Spatial relationship listing

################

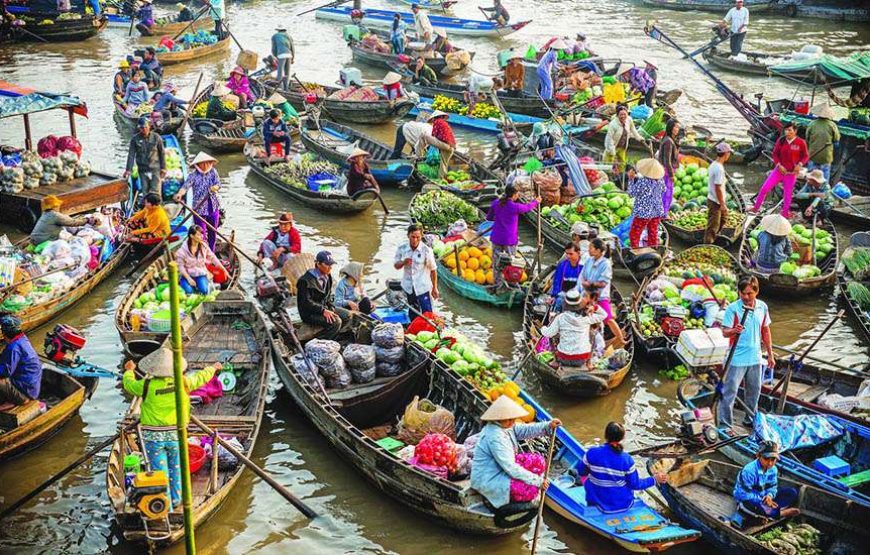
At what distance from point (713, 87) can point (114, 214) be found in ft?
55.7

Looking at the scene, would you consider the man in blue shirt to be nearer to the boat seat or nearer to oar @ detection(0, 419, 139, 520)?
the boat seat

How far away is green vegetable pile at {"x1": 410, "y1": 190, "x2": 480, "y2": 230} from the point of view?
15766mm

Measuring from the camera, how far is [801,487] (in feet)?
28.2

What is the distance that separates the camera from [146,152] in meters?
15.7

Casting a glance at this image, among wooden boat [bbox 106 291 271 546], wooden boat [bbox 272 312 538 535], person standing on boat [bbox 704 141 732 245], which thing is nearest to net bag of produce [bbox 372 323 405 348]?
wooden boat [bbox 272 312 538 535]

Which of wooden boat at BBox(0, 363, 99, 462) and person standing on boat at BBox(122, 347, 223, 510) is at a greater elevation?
person standing on boat at BBox(122, 347, 223, 510)

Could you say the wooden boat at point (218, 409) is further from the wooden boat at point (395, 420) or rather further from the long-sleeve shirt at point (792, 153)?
the long-sleeve shirt at point (792, 153)

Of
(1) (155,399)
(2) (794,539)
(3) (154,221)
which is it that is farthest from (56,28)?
(2) (794,539)

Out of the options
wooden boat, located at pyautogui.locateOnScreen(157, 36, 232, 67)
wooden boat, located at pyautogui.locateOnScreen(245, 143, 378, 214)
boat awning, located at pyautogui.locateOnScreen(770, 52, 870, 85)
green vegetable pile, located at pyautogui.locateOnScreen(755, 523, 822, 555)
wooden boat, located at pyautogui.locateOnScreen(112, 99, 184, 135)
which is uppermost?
boat awning, located at pyautogui.locateOnScreen(770, 52, 870, 85)

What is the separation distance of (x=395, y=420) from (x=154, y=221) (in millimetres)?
5528

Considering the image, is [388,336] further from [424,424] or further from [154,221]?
[154,221]

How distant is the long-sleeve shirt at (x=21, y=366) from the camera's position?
388 inches

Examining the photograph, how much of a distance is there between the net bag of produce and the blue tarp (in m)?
3.90

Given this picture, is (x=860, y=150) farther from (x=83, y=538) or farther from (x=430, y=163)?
(x=83, y=538)
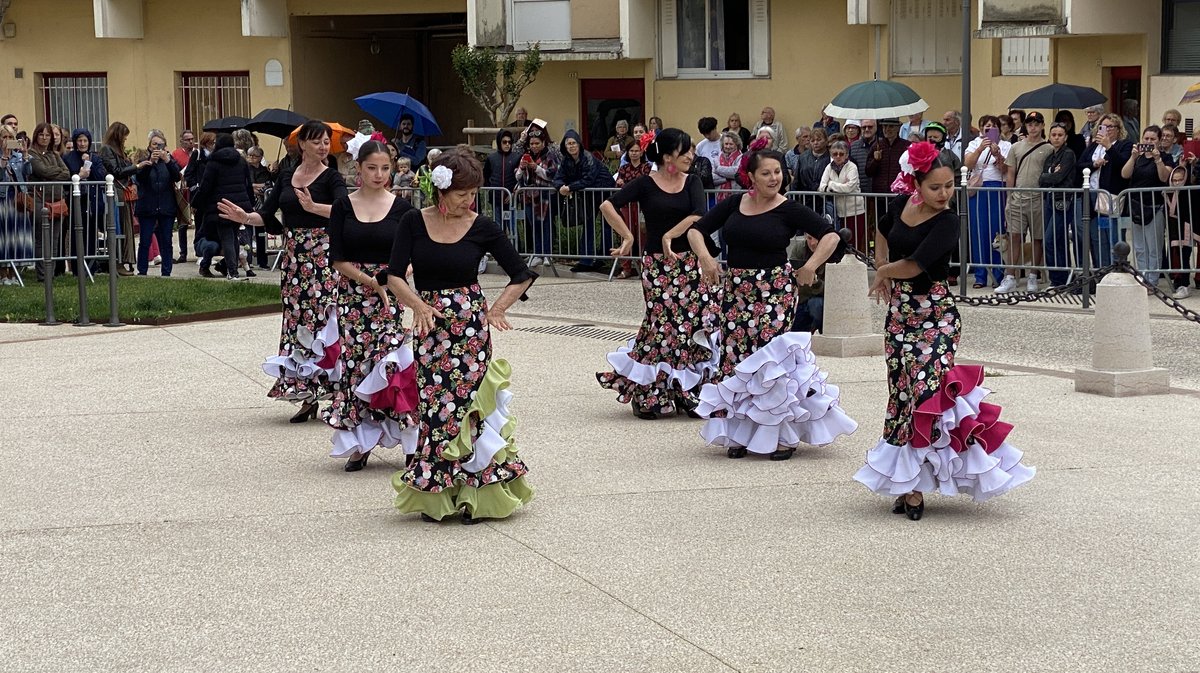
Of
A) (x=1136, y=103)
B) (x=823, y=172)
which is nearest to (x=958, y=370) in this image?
(x=823, y=172)

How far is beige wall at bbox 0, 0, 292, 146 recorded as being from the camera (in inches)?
1224

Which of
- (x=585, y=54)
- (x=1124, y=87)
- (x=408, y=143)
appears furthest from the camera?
(x=585, y=54)

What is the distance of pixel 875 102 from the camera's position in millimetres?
18969

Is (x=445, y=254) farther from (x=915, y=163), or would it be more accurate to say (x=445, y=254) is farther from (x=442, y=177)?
(x=915, y=163)

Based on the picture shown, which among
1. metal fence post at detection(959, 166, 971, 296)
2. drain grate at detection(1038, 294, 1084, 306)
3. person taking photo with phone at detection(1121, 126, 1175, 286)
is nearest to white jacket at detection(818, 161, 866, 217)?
metal fence post at detection(959, 166, 971, 296)

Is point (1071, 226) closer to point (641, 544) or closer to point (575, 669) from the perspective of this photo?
point (641, 544)

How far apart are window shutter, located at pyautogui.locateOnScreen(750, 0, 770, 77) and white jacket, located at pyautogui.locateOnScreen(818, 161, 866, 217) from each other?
8.99m

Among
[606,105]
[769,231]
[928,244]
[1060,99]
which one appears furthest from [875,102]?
[928,244]

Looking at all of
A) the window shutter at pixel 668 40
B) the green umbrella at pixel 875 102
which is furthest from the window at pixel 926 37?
the green umbrella at pixel 875 102

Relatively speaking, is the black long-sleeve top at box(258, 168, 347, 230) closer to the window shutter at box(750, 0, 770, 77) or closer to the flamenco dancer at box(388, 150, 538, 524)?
the flamenco dancer at box(388, 150, 538, 524)

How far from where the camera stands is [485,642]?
6055 mm

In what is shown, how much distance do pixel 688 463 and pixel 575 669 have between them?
3533 mm

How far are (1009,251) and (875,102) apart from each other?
12.0 feet

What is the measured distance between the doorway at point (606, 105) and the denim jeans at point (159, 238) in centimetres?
948
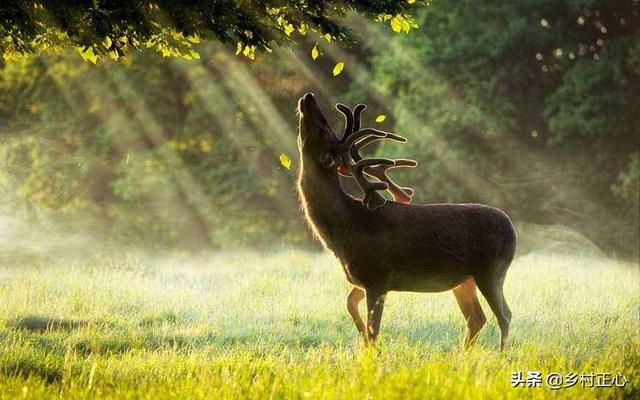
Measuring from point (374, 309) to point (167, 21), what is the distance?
3004mm

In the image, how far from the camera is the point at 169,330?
395 inches

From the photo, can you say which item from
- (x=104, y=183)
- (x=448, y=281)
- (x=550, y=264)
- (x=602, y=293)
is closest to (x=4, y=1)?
(x=448, y=281)

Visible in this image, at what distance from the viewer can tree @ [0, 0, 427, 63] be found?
6.93 meters

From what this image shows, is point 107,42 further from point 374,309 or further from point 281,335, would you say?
point 281,335

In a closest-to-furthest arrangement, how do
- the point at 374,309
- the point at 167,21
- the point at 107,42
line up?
the point at 167,21 → the point at 374,309 → the point at 107,42

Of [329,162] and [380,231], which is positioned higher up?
[329,162]

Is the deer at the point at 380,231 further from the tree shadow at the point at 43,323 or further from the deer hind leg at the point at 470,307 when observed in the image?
the tree shadow at the point at 43,323

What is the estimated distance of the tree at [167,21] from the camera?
6.93 metres

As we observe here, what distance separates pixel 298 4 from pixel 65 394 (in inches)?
155

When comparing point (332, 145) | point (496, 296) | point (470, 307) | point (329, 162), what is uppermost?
point (332, 145)

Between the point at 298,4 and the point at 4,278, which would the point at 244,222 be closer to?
the point at 4,278

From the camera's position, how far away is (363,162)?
7.43 meters

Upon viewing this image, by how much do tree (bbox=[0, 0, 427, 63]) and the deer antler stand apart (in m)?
0.80

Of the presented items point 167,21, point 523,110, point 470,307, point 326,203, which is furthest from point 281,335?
point 523,110
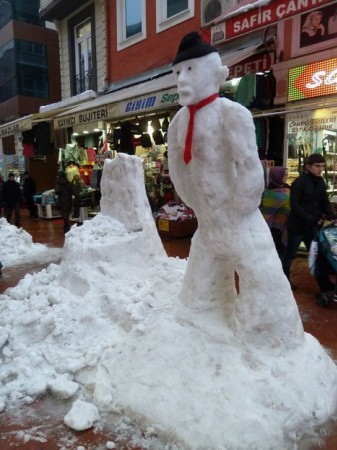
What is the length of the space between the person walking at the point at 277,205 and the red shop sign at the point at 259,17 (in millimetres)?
2135

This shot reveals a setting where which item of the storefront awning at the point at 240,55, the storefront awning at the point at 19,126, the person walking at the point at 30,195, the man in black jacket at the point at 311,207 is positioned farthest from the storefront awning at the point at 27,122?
the man in black jacket at the point at 311,207

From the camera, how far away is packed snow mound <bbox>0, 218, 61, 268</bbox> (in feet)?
23.7

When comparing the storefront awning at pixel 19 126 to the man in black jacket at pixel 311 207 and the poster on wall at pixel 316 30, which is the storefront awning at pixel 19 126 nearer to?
the poster on wall at pixel 316 30

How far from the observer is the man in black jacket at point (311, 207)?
4.68 metres

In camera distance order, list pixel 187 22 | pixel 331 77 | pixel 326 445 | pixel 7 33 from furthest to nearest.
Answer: pixel 7 33 < pixel 187 22 < pixel 331 77 < pixel 326 445

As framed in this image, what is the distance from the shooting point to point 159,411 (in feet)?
7.89

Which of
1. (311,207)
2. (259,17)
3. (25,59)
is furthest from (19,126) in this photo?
(25,59)

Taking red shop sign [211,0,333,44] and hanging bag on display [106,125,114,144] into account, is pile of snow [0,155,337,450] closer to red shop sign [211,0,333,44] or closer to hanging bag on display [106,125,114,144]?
red shop sign [211,0,333,44]

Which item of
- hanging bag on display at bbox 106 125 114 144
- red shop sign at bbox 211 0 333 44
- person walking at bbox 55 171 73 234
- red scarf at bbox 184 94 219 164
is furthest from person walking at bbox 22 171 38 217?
red scarf at bbox 184 94 219 164

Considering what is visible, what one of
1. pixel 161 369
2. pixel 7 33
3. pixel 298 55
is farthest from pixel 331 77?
pixel 7 33

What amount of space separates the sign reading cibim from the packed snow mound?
5267mm

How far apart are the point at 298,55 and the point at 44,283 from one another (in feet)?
18.8

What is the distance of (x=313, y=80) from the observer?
21.4ft

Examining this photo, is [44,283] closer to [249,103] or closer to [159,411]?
[159,411]
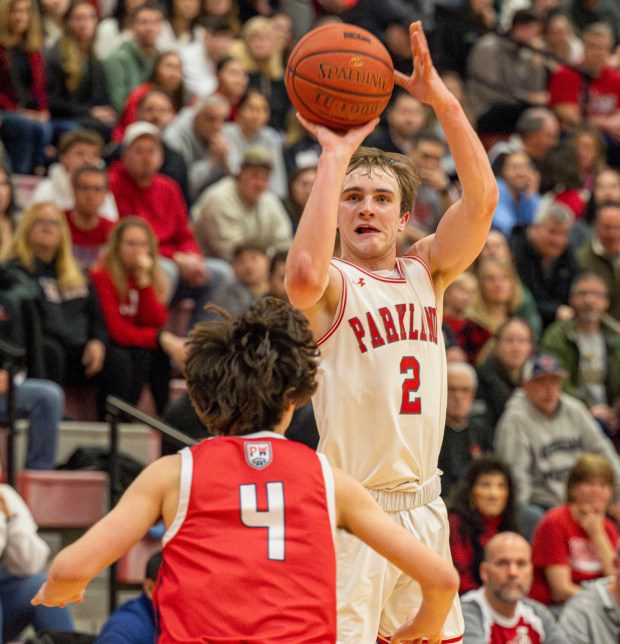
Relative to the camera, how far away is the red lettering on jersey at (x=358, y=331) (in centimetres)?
386

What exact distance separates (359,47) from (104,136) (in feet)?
21.8

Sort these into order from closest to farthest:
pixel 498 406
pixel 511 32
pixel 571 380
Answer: pixel 498 406, pixel 571 380, pixel 511 32

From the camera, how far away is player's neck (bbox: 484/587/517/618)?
6238 mm

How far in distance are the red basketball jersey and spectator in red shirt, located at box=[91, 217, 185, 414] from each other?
15.3 feet

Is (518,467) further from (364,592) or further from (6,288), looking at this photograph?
(364,592)

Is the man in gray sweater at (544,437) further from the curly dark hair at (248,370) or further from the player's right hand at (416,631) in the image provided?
the curly dark hair at (248,370)

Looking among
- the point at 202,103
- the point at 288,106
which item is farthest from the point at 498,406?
the point at 288,106

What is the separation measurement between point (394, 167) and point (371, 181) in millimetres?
136

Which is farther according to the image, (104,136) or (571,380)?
(104,136)

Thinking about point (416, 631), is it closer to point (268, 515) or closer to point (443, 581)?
point (443, 581)

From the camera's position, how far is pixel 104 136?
10.3 metres

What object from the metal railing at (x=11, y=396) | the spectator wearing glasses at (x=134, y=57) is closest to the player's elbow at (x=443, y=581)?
the metal railing at (x=11, y=396)

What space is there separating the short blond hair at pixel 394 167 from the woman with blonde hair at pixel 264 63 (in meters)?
7.45

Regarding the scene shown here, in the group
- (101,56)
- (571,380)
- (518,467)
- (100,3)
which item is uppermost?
(100,3)
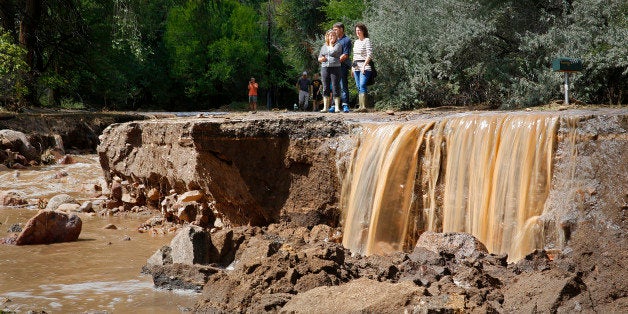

################

Could you copy, word for word, every line of the listing from the line containing "Regarding the scene shown here, in the group" through the end of the listing, both ends included, leaving out any pictures?

Regarding the scene shown here, in the group
- (101,56)
- (571,380)
- (518,467)
- (100,3)
which item is uppermost?
(100,3)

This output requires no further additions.